A Supplier Code of Conduct has been developed to ensure supplier alignment with the Group's values and ethical standards. Suppliers are required to adopt policies, codes of conduct, and operational procedures to eliminate bribery, corruption, and fraud, with compliance audits conducted as needed. We also require all employees, third-party suppliers, and customers to sign the Anti-bribery Commitment Letter, pledging adherence to relevant laws, regulations, and Group policies to collectively maintain an integrity-based ecosystem.
We integrated anti-corruption risks into the enterprise-wide risk management system. Annual risk identification processes—including business process analysis, historical case reviews, and external whistleblower reporting—are conducted to pinpoint potential corruption risks and management vulnerabilities. Relevant departments investigate, assess risk likelihood and impact, and formulate mitigation strategies tailored to risks of different natures or levels. The relevant departments track the risks and ensure the effective implementation of the measures taken, with the integrity department overseeing the implementation.

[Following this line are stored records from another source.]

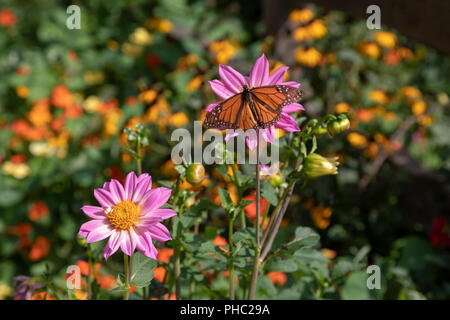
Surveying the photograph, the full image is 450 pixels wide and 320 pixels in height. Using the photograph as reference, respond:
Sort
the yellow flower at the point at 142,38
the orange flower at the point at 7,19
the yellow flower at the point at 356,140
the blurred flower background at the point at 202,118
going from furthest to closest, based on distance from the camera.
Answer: the orange flower at the point at 7,19 → the yellow flower at the point at 142,38 → the yellow flower at the point at 356,140 → the blurred flower background at the point at 202,118

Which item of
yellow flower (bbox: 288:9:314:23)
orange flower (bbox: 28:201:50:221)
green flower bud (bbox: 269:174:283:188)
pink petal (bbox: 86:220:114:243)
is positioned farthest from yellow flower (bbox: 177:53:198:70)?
pink petal (bbox: 86:220:114:243)

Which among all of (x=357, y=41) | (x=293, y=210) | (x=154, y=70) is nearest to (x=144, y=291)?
(x=293, y=210)

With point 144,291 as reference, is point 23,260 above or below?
below

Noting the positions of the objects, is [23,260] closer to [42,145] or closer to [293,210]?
[42,145]

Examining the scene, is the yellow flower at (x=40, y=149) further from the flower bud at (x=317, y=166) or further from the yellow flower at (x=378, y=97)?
the flower bud at (x=317, y=166)

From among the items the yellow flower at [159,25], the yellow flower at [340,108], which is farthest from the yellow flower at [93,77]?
the yellow flower at [340,108]

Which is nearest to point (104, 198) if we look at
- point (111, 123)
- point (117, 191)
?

The Group emphasizes robust anti-corruption audit and monitoring mechanisms, employing formal audit procedures encompassing risk assessments, internal control testing, contract reviews, analytical procedures, and interview protocols. Anti-corruption audits are conducted regularly across procurement and sales, human resources, construction activities, etc. The Group's anti-corruption audits cover all office operation locations every year and all business segments at least every three years. The Group has been certified to the ISO 37001, with full coverage across all office operation locations. In 2024, there were no concluded legal cases regarding corrupt practices brought against the Group or its employees.
VNET is committed to creating an open and transparent working environment and encourages employees, customers, suppliers, and other stakeholders to report any suspected violations. The Group has established formal whistleblowing and grievance procedures, along with a dedicated department and personnel responsible for overseeing these mechanisms, ensuring timely and professional handling of all reports. We provide accessible and secure reporting channels, including email and a 24/7 whistleblowing hotline, to all stakeholders (including employees and suppliers), allowing them to submit reports either anonymously or non-anonymously. This safeguards effective oversight of the Group’s ethical business practices. Additionally, we provide training to educate employees on the use of reporting channels, ensuring they understand how to access and use these resources.
The Group prioritizes the respect and protection of whistleblowers and complainants, strictly controlling access to internal reporting and complaint information. Investigative materials are kept confidential and rigorously safeguarded through technical encryption, physical segregation, and other measures. Personal information is not disclosed without the consent of the complainant or whistleblower, ensuring their rights and interests are fully protected. The Group adopts a zero-tolerance policy toward investigators who breach confidentiality obligations, fail to perform their duties properly, or retaliate against complainants/whistleblowers, as well as individuals who take hostile actions against investigators. Such violations will be met with severe disciplinary action in accordance with the law, with egregious cases referred to judicial authorities for prosecution.
To build a transparent and ethical integrity culture and comprehensively enhance the ability of all employees to prevent anti-corruption risks, the Group conducts multi-dimensional training and awareness programs on anti-corruption. This year, the coverage rate of anti-corruption training for directors and employees reached 100%.